Breast cancer’s handbag campaign: sexist, puerile, insulting
By Elizabeth Willmott Harrop
11 October 2010
In honour of breast cancer awareness month I left the following status update on facebook:
“Elizabeth likes it on the table so I can throw up in it, because all the handbag lala jokes are sexist gender stereotyping and objectification. All women are good for apparently is being shagged while hanging off some hook around the house.”
I wasn’t being a killjoy, simply noting that what seems like a bit of playful fun in the name of a good cause, is actually reaffirming all kinds of denigrating ideas around the subject of gender.
In the run up to October, girls received an online rally to leave a facebook status update saying where they keep their handbag: “likes it on the coffee table,” “likes it on the passenger seat”. Key to this game being to keep its real meaning a secret from the titillated boys (snigger snigger).
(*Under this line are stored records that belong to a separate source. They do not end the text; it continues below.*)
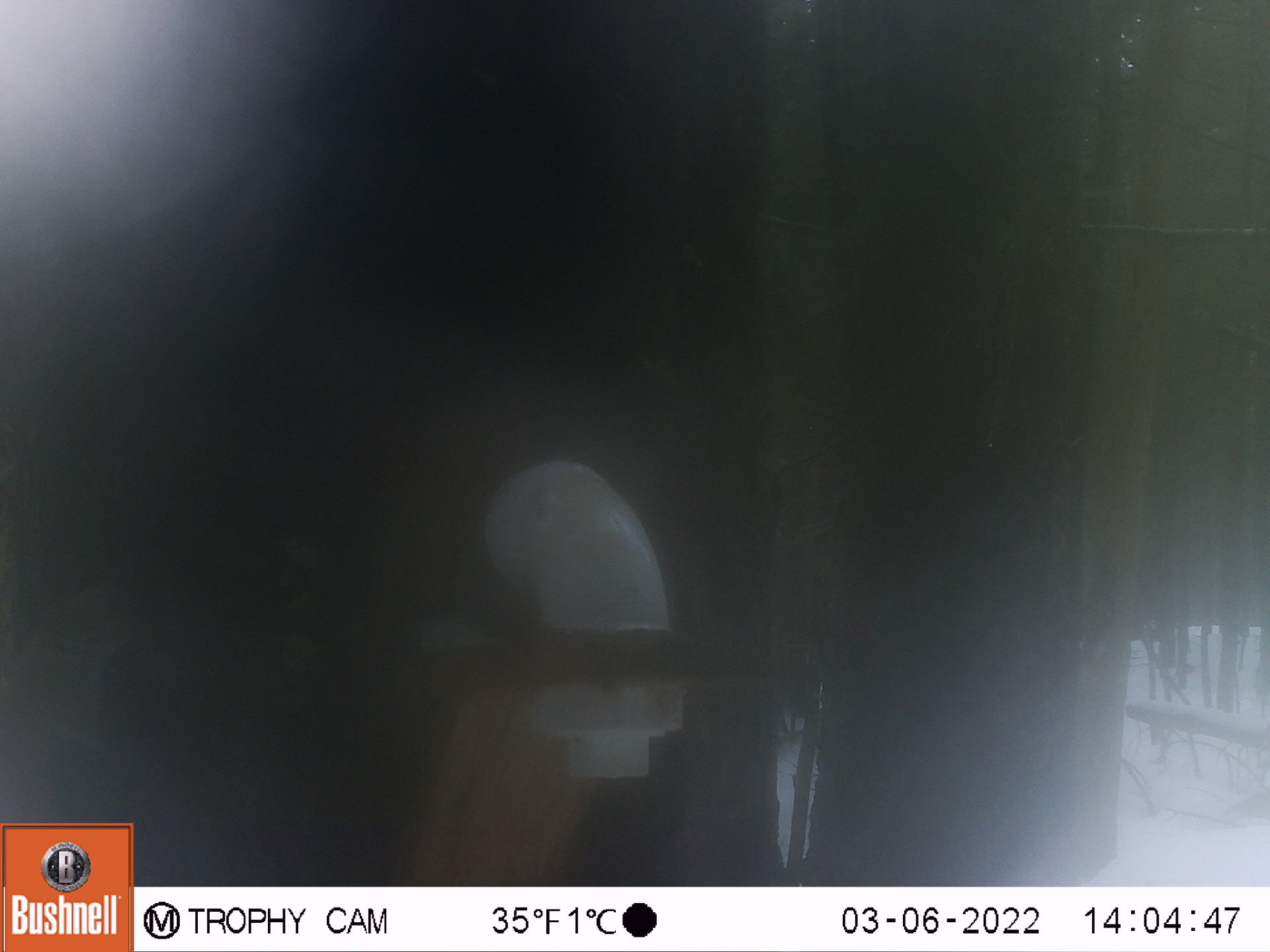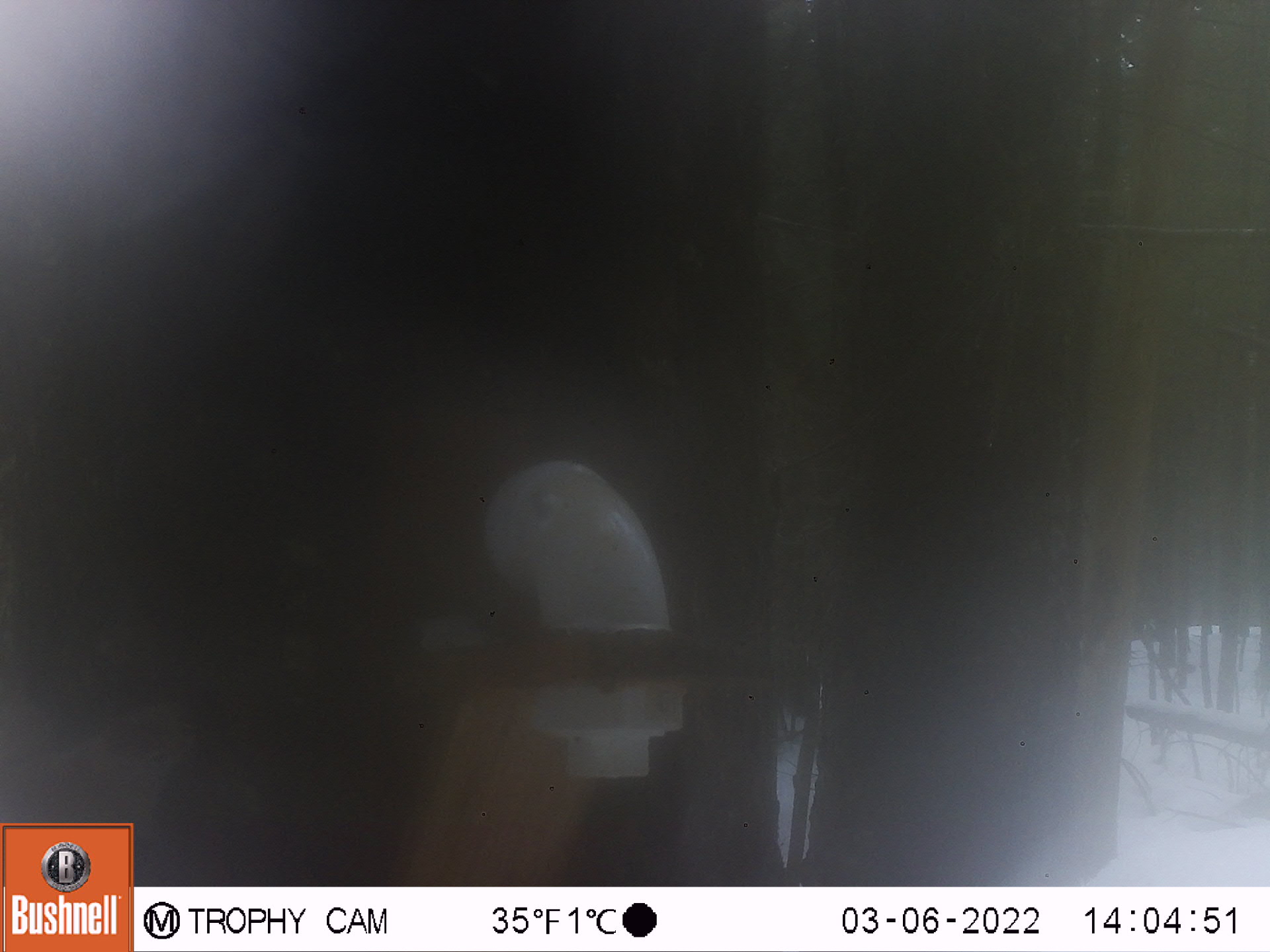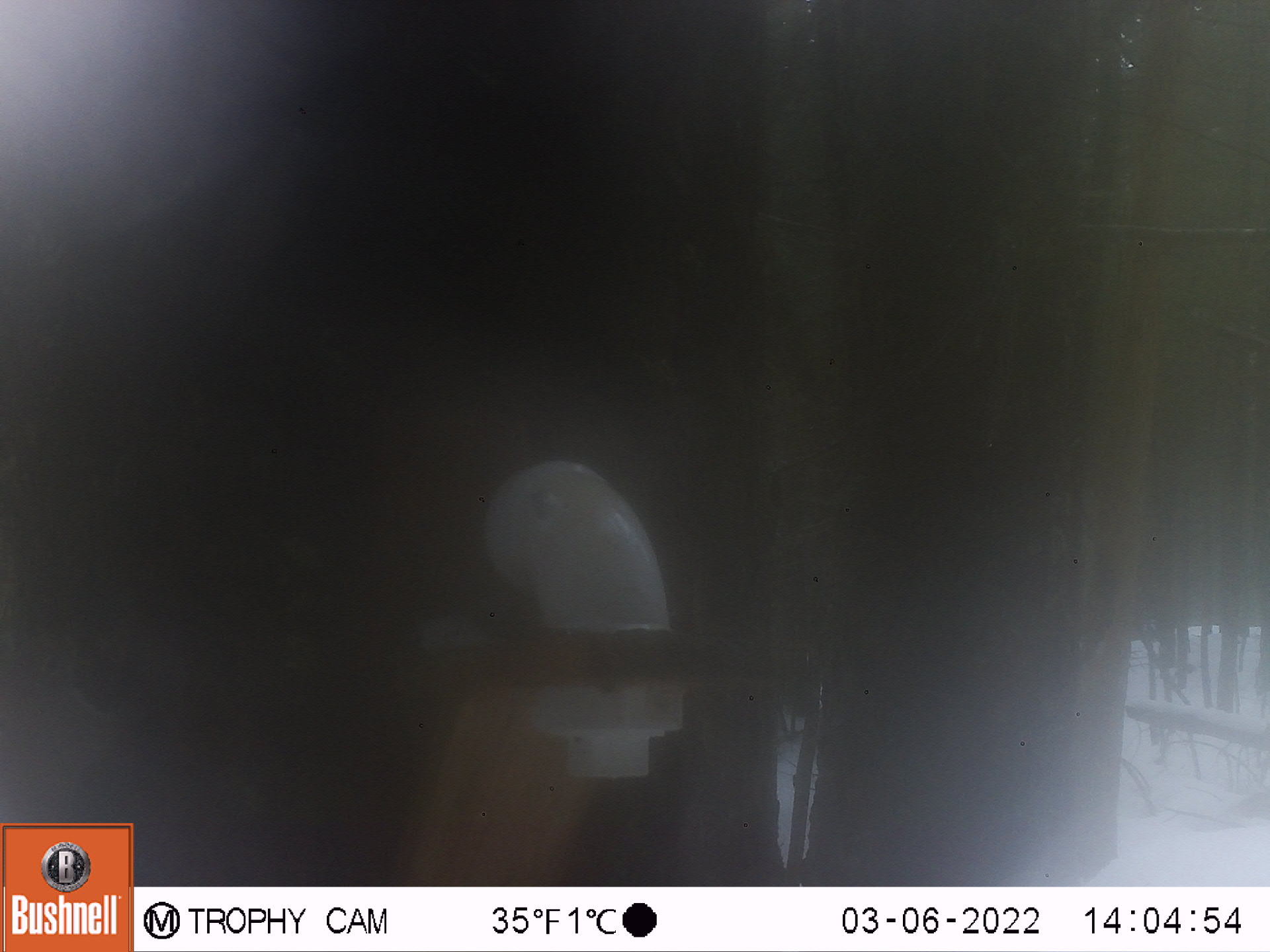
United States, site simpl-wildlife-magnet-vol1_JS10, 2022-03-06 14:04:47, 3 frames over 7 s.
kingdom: Animalia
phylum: Chordata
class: Mammalia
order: Rodentia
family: Sciuridae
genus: Tamiasciurus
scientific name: Tamiasciurus hudsonicus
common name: red squirrel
Our society has a 20 second attention span, and is obsessed with a selfish consumerism and the objectification of women. So what better way to support a good cause than by getting women to sexualise and trivialise themselves through a meaningless, banal and effortless activity.
The emails urging the activity said things like “Come on girls let’s show the boys how powerful we are”. Of course there’s loads of power in pretending to hang from the banister 24 hours a day waiting for random penetration.
All that actually happened is men thought their female friends were proffering their wares online. And women believed that writing a five word vapid status update made them a good citizen.
It’s a veneer of frivolous fun but with a subtext that is not funny at all. And it’s for a good cause that would benefit from a $5 donation rather than from inanity, and a cause which should frankly know better.
The whole pink ribbon thing, last year’s what colour is your bra facebook campaign, and now this handbag tosh: Apparently being a woman is all about bras, handbags, liking pink and being a sex object. Great. If a woman has a mastectomy there’s a big coming to terms with losing an aspect of her femininity. So why is the organisation responsible for helping her, making the concept of ‘woman’ and ‘femininity’ be so narrow and gender polarised?
Meanwhile the smug moral authority accompanying the questioning of these status updates “Oh I know someone with breast cancer” “Oh it’s all for a good cause” is not good enough. One breast cancer survivor wrote to Salon saying:
“As a double mastectomy two-time cancer survivor, I was deeply hurt by the last meme … It was not a harmless game. It was a slap in the face for some of us who no longer need bras because of breast cancer… Playing games in the name of breast cancer, or purchasing pink products that donate a penny to the cause, is just insulting. Cancer is not pretty. It’s not pink. And it’s definitely not flirty. It’s a deadly, bloody, nasty disease, and it’s killing me.”
And I can think of at least five reasons why men should not be excluded from breast cancer (total lack of) awareness campaigns: 1. Men and transgender individuals also suffer from breast cancer 2. Women with breast cancer need the support of men in their family and community 3. Breast cancer charities need the financial support of men 4. Making something a ‘woman’s issue’ does nothing to gain support for it at a wider societal level – the level at which substantive change happens 5. Making in-jokes at the expense of the opposite sex is about as 70s / seaside postcard / Les Dawson (“what’s the difference between my mother in law and a bag of walnuts”) as you get. As a society haven’t we moved on from that? Or at least don’t we want to have?
As one male friend of mine said “I asked my wife what her facebook status meant and she told me it was a women only thing. As far as publicity campaigns go that is about as daft as you get.”
Of all the facebook updates in the campaign this is my favourite: “I don’t have a handbag, and I’m not about to reveal my bra colour, but breast cancer kills so you should check your boobs regularly. If you’re a bloke in a family where the women have had breast cancer you should check yours too.’
So much more powerful than the pathetic giggling girls at the back of the class, skirts hoiked up for the boys.